Achmed managed not to grumble. “Very well.”

 

It was a measure of Ryan's own situation that he took no note of it, or more correctly that he was grateful for the diminished attention his wife accorded him. It helped. It took some of the pressure off. Maybe she understood that he just needed to be left alone for a while. He'd make it up to her, Jack promised himself. He sure as hell would, when he got it all back together. He was sure of that, or told himself that he was, though a distant part of his mind was less sure and announced the fact to a consciousness that preferred not to listen. He tried to cut back on the drinking, but with the reduced demands he could, he decided, get a little more sleep, and the wine helped him sleep. In the spring, when things warmed up, he'd get back into a healthier routine. Yeah, that was it. He'd jog. He'd take the time at work, at lunch he'd get outside with the rest of the local sweat squad and run around the perimeter road inside the CIA enclosure. Clark would be a good trainer for this. Clark was a rock. Better him than Chavez, who was disgustingly fit and singularly unsympathetic to those who failed to keep in good shape—doubtless a carryover from his time in the infantry, Ryan thought. Ding would learn as he got closer to thirty. That number was the great equalizer, when you stopped being young and had to face the fact that everything had limits.

Christmas could have gone better, he thought, sitting at his desk. But it had been in the middle of the week, which meant that the kids were home two full weeks It also meant that Cathy had to miss time at work, and that was a little hard on her. She liked her work, and as much as she loved the kids, and as fine a mother as she was, she resented the time away from Hopkins and her patients. Strictly speaking, it wasn't fair for her, Jack admitted to himself She, too, was a professional and a fine one, despite which she was the one who always got tapped with kid duty while he never got relief from his work. But there were thousands of eye surgeons, and even a few hundred professors of eye surgery, but there was only one DDCI, and that was that. Not fair, perhaps, but a fact.

So much the better if he were able to accomplish something, Ryan told himself. Letting Elizabeth Elliot handle that damned newsie had been a mistake Not that he'd expected much else from Marcus Cabot. The man was a drone. It really was that simple. He enjoyed the prestige that went with his post, but he didn't do anything. Ryan got most of the work, none of the credit, and all of the blame. Maybe that would change. He had the Mexican operation fully in hand, had taken that over entirely from the Directorate of Operations, and, by God, he'd get the credit for this. Maybe then things would get better. He pulled out the file for the operation and decided that he'd go over every detail, check every possible contingency. This one would work, and he'd make those White House bastards respect him.

 

“Go to your room!” Cathy shouted at Little Jack. Both an order and an admission of failure. Then she walked out of the room, tears in her eyes.
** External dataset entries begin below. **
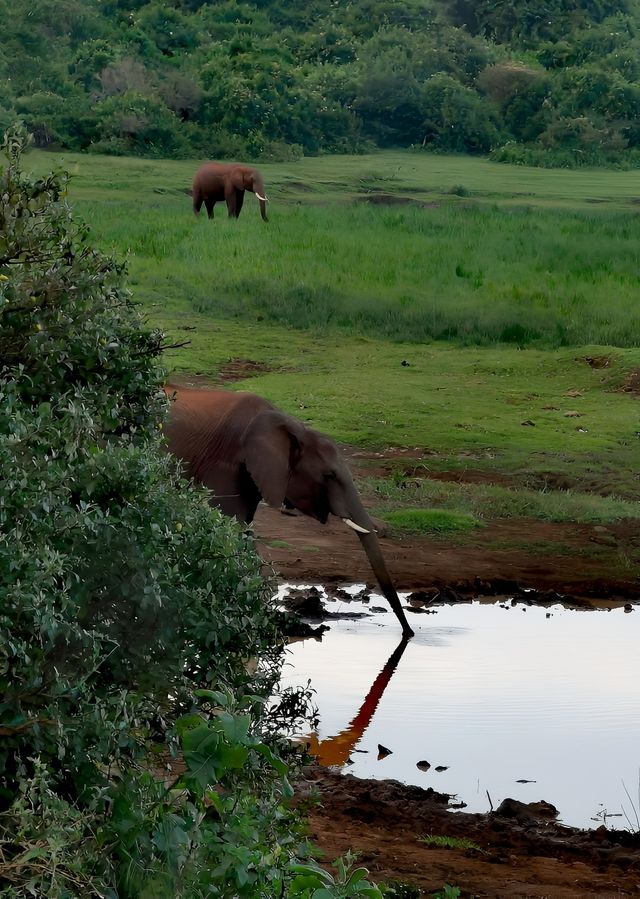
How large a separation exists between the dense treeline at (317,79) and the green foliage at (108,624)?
27.1 metres

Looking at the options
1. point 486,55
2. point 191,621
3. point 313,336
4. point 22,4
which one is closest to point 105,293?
point 191,621

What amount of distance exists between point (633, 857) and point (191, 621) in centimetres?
212

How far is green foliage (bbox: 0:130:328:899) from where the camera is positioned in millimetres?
3482

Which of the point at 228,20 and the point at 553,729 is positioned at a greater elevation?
the point at 228,20

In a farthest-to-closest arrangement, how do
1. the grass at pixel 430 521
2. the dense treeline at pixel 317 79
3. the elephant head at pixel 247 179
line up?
the dense treeline at pixel 317 79
the elephant head at pixel 247 179
the grass at pixel 430 521

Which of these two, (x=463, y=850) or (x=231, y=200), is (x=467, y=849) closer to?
(x=463, y=850)

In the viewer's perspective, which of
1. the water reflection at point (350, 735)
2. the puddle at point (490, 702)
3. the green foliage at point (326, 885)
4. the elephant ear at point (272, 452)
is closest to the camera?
the green foliage at point (326, 885)

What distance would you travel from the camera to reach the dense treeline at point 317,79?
1417 inches

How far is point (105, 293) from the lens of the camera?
183 inches

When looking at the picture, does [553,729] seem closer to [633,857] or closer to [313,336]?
[633,857]

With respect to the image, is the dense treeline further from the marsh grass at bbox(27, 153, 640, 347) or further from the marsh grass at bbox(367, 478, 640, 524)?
the marsh grass at bbox(367, 478, 640, 524)

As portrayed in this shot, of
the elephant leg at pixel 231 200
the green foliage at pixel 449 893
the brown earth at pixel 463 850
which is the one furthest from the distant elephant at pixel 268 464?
the elephant leg at pixel 231 200

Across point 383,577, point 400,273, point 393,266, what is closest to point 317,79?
point 393,266

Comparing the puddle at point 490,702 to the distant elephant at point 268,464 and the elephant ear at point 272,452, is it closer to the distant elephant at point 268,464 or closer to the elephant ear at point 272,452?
the distant elephant at point 268,464
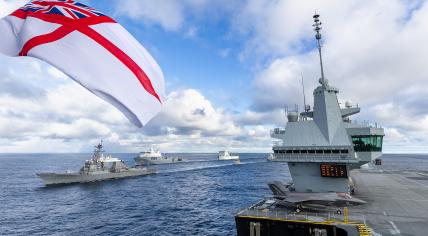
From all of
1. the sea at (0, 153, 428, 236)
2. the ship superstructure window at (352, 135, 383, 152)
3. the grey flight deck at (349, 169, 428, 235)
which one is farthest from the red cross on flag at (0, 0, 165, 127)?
the ship superstructure window at (352, 135, 383, 152)

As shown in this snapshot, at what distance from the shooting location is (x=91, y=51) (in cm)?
860

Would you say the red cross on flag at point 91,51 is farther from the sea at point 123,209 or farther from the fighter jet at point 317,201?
the sea at point 123,209

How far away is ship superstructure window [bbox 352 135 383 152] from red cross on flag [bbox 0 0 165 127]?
40.8m

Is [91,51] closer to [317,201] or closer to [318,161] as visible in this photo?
[317,201]

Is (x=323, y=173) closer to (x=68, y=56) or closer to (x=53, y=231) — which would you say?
(x=68, y=56)

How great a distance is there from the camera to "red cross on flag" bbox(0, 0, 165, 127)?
8062mm

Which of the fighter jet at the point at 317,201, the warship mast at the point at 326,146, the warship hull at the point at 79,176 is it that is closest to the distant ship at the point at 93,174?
the warship hull at the point at 79,176

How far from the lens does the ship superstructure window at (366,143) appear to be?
4147cm

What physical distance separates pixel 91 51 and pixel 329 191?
41143 mm

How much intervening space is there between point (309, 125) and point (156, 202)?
134 feet

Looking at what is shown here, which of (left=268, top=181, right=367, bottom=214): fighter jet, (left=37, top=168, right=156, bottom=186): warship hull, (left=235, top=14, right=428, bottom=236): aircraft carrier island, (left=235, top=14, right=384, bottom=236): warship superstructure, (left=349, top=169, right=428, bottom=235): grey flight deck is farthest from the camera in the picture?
(left=37, top=168, right=156, bottom=186): warship hull

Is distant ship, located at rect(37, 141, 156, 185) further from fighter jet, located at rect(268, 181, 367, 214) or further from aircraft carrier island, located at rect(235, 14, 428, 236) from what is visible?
fighter jet, located at rect(268, 181, 367, 214)

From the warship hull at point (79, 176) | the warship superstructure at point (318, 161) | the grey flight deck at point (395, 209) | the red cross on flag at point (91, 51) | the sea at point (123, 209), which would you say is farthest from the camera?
the warship hull at point (79, 176)

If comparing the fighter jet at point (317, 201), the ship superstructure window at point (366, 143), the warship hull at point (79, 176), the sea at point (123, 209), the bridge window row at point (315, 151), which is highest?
the ship superstructure window at point (366, 143)
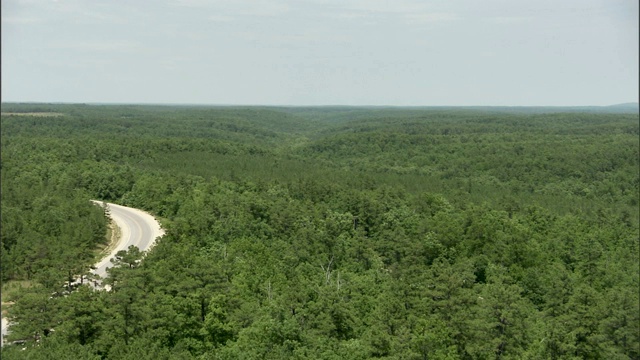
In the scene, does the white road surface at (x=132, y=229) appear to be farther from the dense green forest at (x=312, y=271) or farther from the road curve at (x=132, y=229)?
the dense green forest at (x=312, y=271)

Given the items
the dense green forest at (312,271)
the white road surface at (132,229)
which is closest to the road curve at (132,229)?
the white road surface at (132,229)

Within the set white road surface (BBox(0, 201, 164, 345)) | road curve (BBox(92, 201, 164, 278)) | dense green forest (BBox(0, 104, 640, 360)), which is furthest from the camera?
road curve (BBox(92, 201, 164, 278))

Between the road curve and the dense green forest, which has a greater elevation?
the dense green forest

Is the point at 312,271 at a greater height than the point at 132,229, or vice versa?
the point at 312,271

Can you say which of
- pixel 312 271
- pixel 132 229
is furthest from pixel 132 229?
pixel 312 271

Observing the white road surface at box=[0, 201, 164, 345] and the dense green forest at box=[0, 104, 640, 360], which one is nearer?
the dense green forest at box=[0, 104, 640, 360]

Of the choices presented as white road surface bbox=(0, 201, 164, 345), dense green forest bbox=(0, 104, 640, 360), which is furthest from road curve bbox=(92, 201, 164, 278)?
dense green forest bbox=(0, 104, 640, 360)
She was acting stupidly, shouting at the kids when she should be confronting her own husband. But how! What could she say? What if—what if it were true? Then what? She kept telling herself that it couldn't be, but that was too hard to believe. How else to explain it? Jack had never failed at anything in his life. She remembered with pride the fact that he'd risked his life for her and the children. She'd been terrified, the breath frozen in her throat, walking along the beach, watching her man advance towards men with guns with his life and others in the balance. How could a man who had done that betray his own wife? It didn't make any sense.

But what other explanation was there? Didn't he find her exciting anymore? If so, why not? Wasn't she pretty enough? Didn't she do everything—and more—that a wife could? The simple rejection was bad enough—but to be set aside, to know that his energy and vigor was serving some other, unknown woman with cheap perfume was more than she could bear.